Military chaplain since 2014, teacher and Salesian Fr Oleh Ladnyuk it is told from the front where for years it has shared the hard experience of the war with the military. He tells us what drives him and what helps him about his past experience and the “miracles” he witnesses every time he has managed to escape death under gunfire and bombing.





Don Oleh among the military

It is love that pushes a priest to stay in this situation: having military experience certainly does not hurt because – he says – the danger is everywhere and you need to understand the psychology of those around you to help the soldiers and not be in the way.

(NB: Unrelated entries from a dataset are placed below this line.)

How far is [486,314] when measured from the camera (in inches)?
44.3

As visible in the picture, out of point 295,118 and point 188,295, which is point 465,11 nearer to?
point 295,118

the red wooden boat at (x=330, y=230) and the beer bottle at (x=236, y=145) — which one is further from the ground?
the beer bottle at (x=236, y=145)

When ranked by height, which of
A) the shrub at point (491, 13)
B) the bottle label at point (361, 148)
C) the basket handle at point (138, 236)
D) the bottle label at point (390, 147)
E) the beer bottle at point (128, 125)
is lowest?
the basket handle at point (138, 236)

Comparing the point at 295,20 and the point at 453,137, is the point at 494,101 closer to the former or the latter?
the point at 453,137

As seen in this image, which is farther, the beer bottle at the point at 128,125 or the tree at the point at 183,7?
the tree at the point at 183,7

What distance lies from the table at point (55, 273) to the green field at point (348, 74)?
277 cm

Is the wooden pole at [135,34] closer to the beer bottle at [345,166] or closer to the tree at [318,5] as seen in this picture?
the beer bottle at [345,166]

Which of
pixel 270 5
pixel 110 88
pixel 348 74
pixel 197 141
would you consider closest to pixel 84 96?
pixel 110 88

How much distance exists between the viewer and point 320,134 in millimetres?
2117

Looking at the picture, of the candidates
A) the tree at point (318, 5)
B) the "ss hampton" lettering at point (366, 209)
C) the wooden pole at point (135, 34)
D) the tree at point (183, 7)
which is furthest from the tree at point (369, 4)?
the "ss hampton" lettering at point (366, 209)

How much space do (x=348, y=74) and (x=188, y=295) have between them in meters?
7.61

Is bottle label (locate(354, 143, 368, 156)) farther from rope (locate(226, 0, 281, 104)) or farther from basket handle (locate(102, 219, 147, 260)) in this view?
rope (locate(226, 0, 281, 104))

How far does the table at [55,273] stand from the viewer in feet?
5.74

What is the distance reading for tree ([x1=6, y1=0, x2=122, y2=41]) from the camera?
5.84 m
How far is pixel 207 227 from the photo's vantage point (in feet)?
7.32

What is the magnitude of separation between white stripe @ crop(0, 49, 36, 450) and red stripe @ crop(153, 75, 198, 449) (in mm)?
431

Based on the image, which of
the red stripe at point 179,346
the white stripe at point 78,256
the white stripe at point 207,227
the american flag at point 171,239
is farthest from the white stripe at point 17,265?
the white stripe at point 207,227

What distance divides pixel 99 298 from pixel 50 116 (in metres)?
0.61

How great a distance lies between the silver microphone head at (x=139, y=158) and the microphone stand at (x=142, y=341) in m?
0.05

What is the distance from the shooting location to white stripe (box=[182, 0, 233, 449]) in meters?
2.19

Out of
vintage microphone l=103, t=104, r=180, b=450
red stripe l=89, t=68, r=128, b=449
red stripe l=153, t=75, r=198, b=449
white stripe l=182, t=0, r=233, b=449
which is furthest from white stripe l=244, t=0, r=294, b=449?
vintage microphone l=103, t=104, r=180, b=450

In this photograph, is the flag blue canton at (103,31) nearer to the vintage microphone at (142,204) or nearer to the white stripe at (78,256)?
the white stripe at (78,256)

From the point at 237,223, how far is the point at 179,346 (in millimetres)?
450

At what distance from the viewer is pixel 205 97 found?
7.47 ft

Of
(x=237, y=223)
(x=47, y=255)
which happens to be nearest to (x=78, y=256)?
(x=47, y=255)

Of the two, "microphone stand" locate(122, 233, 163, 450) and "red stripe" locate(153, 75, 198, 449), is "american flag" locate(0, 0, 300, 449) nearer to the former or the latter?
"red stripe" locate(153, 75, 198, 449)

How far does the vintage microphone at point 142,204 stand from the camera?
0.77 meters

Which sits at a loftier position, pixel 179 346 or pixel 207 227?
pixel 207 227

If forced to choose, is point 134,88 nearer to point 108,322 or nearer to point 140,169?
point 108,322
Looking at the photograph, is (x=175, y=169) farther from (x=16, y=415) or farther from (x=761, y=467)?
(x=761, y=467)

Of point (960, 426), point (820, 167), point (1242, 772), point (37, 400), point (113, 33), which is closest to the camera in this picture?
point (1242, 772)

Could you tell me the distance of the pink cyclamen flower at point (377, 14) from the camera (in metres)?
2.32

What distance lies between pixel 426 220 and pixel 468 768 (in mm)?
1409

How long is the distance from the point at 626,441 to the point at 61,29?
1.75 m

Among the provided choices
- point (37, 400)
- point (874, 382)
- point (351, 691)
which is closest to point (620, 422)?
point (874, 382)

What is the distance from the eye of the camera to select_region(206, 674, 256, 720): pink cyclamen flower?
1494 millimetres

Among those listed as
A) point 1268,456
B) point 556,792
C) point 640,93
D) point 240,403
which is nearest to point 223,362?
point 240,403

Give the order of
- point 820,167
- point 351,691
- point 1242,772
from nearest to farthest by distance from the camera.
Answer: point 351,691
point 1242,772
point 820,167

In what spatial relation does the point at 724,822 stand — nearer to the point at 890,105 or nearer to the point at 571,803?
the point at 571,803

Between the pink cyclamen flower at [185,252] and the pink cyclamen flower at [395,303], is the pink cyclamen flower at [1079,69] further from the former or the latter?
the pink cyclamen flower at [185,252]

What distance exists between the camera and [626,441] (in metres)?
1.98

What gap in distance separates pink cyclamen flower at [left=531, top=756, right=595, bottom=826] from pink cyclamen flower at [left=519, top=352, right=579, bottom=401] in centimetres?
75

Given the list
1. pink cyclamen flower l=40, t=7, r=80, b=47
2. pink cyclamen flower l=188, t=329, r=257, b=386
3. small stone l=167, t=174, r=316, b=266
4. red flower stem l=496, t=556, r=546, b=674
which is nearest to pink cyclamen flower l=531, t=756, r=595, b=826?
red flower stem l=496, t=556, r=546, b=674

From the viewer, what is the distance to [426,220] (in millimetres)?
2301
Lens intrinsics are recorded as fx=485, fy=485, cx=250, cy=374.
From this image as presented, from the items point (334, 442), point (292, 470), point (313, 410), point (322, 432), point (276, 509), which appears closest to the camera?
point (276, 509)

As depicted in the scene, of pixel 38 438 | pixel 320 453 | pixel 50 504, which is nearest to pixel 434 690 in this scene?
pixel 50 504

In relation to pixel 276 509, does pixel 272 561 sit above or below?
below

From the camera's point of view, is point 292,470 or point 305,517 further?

And then you need a state of mind ready to see death and suffering, overcoming yourself without sinking into pain, indeed trying to establish a good relationship with everyone. The Salesians are facilitated in this, Fr Oleh explains to us, drawing on his experience in the Oratories, including Italian ones. In fact, it is here that you get used to meeting everyone without distinction:

Listen to the interview with Fr Oleh

The challenge of facing suffering

A good habit of Salesians is also physical fatigue, which does not hurt in war and also the psychological formation we are used to. This is our preparation – he explains to us – but the challenges are not lacking first of all that of how to overcome suffering. They ask me-he confesses- “How does faith not prey?” And they tell me they see God in me. “For me – he adds – this is the challenge”.

A great support for those who, like Fr Oleh, are at war, is the knowledge that they are not alone and that there is a community that prays, that hopes, that helps them. “They call me, they also write to me from Italy” and the miracles of prayer can be seen, at least in the many times in which he was saved under fire and the roar of bombs thanks to the protection of Mary.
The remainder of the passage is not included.